It’s been ten years since my first teaching gig in Korea. It was my. first time out of the States and my first time teaching. I had no idea what to expect…
After I landed in Korea, someone from the school picked me up at the airport. We drove in and I was very tired from the 16 hour plan ride. I was awe struck at the number of people in Korea. There were thousands of huge apartment builds and people on the streets. It was a cold March day. The city looked industrial even though it seemed to be a kind of suburb for Seoul. Most of Incheon was new, this was the area where my school was located. They took me directly to the school so I could get used to the time zone. I dragged myself into the cramped office and got on line to let my family know I was alright. for the next few hours I tried to stay awake. I had to. start classes on Monday and it was a Friday night when I landed.

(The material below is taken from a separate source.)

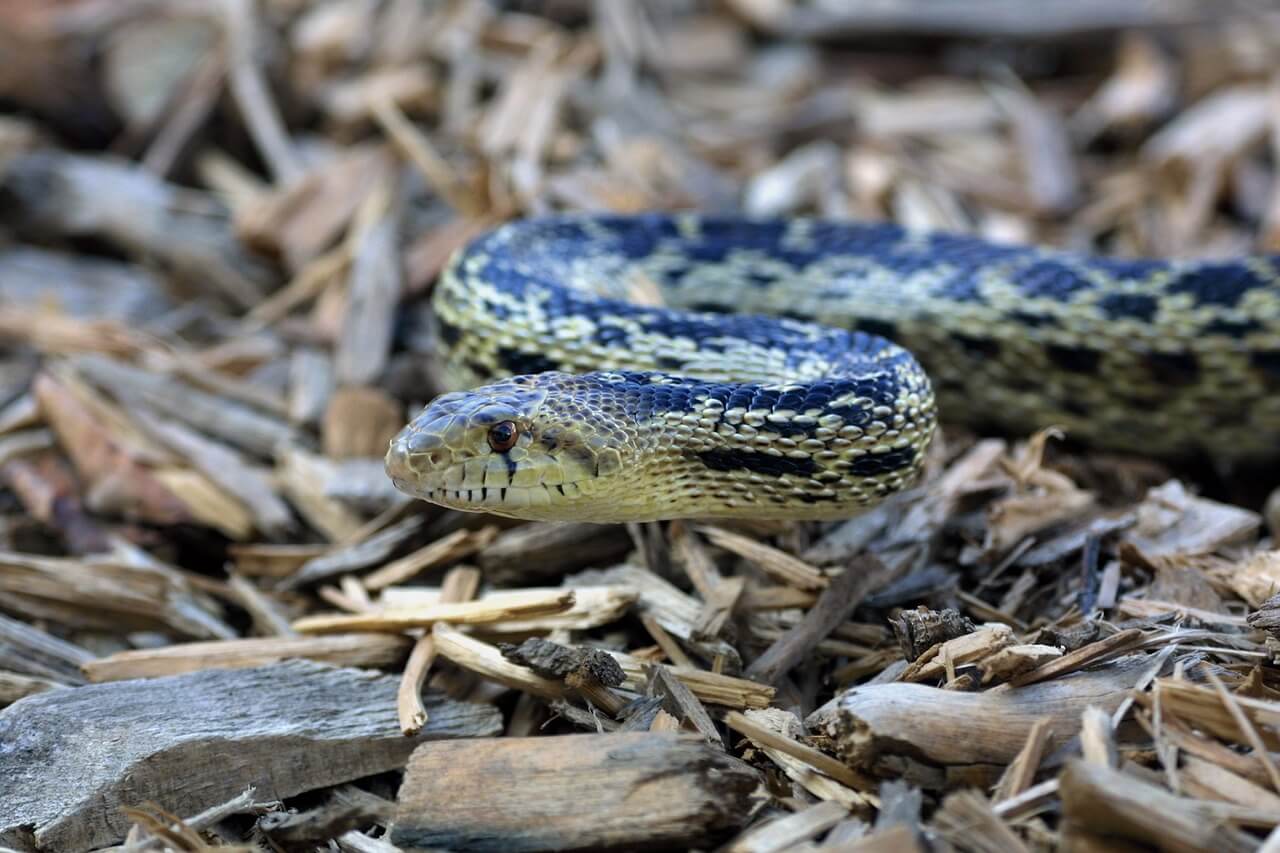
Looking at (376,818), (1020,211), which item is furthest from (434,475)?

Finally, the Korean assistant would take me to my apartment so I could drop off my bags and get something to eat. He took me to McDonalds, which was fine because I was really hungry. Afterwards I went home and fell asleep.
I woke up the next day and walked around the area where I lived. It was a nice suburb with plenty of restaurants and bars. I had no idea about Korea food so I ate at McDonalds again. It’s pretty similar to US McDonalds but they don’t serve biscuits in the morning.
I walked around some more then went home. I tried to stay awake but it was difficult because of the jet lag.
Monday came quickly, and I had my first class. I had all my books and waited for the students. Waves of first graders ran through the school. They came into the class the way kids do very loud and running around. Finally, I got them settled and I started teaching my first class, which turned out to be great.